Ditigée par le Pr Jesse R Fann (Department of Psychiatry and Behavioral Sciences, University of Washington, Seattle) et financée par la Fondation Lundbeck cette étude a  été menée sur une cohorte danoise (près de 2,8 millions de personnes, pour un total de 27 632 020 personnes-années). Elle établit que les personnes ayant subi un TC ont un risque de démence augmenté de 24 %, et un risque spécifique de maladie d’Alzheimer augmenté de 16 %. Le risque est aussi augmenté (17%) même quand il s’agit d’un TC de sévérité moyenne (commotion cérébrale), avec une augmentation de 17 %.

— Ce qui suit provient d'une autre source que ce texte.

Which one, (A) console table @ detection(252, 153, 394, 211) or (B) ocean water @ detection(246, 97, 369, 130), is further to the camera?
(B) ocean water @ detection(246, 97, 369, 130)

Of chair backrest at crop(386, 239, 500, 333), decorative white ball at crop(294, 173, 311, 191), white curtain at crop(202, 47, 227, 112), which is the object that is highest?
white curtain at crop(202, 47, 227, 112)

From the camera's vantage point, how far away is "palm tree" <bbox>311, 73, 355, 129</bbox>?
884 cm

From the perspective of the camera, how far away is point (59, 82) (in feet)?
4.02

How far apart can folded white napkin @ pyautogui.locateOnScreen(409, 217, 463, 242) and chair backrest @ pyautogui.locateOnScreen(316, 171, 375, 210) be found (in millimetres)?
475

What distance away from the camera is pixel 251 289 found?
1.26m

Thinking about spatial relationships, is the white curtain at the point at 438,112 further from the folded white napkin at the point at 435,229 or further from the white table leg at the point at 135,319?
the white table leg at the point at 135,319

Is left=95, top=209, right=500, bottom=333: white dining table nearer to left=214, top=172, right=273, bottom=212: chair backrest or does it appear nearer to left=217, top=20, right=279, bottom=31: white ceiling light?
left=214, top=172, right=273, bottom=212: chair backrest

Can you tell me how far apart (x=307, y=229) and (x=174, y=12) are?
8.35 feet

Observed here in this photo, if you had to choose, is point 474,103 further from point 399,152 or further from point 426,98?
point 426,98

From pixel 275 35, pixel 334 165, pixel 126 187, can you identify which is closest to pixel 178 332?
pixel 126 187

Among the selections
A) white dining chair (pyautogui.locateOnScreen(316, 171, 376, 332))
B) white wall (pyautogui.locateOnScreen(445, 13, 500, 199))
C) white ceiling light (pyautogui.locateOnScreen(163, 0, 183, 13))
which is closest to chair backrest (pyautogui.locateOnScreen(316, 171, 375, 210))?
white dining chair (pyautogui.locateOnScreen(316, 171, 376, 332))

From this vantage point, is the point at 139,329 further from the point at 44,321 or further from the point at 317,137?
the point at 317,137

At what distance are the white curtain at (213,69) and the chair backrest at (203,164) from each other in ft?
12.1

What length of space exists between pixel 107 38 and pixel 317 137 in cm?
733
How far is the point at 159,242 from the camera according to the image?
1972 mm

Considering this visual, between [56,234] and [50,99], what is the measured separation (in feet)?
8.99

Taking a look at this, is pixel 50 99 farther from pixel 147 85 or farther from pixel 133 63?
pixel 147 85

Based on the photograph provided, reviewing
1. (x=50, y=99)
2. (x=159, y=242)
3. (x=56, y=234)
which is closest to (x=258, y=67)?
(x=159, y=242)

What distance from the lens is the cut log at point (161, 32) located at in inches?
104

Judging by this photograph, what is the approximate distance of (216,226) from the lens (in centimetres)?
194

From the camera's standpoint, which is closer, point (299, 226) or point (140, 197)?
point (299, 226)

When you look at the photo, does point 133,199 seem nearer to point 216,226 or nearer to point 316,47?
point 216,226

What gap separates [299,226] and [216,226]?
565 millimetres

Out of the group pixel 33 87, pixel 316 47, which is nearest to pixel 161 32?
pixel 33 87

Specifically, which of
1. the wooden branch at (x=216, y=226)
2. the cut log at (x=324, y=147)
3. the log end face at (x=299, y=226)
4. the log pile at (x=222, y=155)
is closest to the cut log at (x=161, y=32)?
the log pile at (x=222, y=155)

L’Equipe et Midi Olympique

Cette étude est la première du genre à étudier ce phénomène sur un temps aussi long et sur un effectif de cette taille.  à suivre pendant un temps long un échantillon de taille suffisante. Entre 1977 et 2013, 4,7 % des 2,8 millions de personnes de la cohorte ont subi au moins un TC. Et entre 1999 et 2013, chez environ 4,5 % des personnes de plus de 50 ans on a vu apparaître une démence. Eélément plus que troublant : le risque augmente avec le nombre de TC, de 22 % avec un seul TC, jusqu’à 183 % (près de trois fois plus) avec cinq TC ou davantage.

D’autre part, plus la personne subit un TC tôt dans sa vie, plus le risque de démence s’élève. Et les auteurs montrent que les personnes qui ont été victimes des fractures traumatiques en dehors de la tête et du cou ne présentent pas de sur-risque de démence.

 « Il est important de signaler que même si le risque relatif de démence augmente après un TC, le risque absolu reste faible, souligne le Pr Fann. Nos résultats ne signifient pas du tout que toutes les personnes qui ont subi un TC vont développer une démence plus tard. Il suggère toutefois que des programmes de prévention des TC pourraient permettre de réduire le poids de la démence dans le monde.»

Pour l’heure le sujet a intéressé la BBC et Le Quotidien du Médecin. Il ne serait pas inutile de le voir traité, largement, dans L’Equipe et Midi Olympique.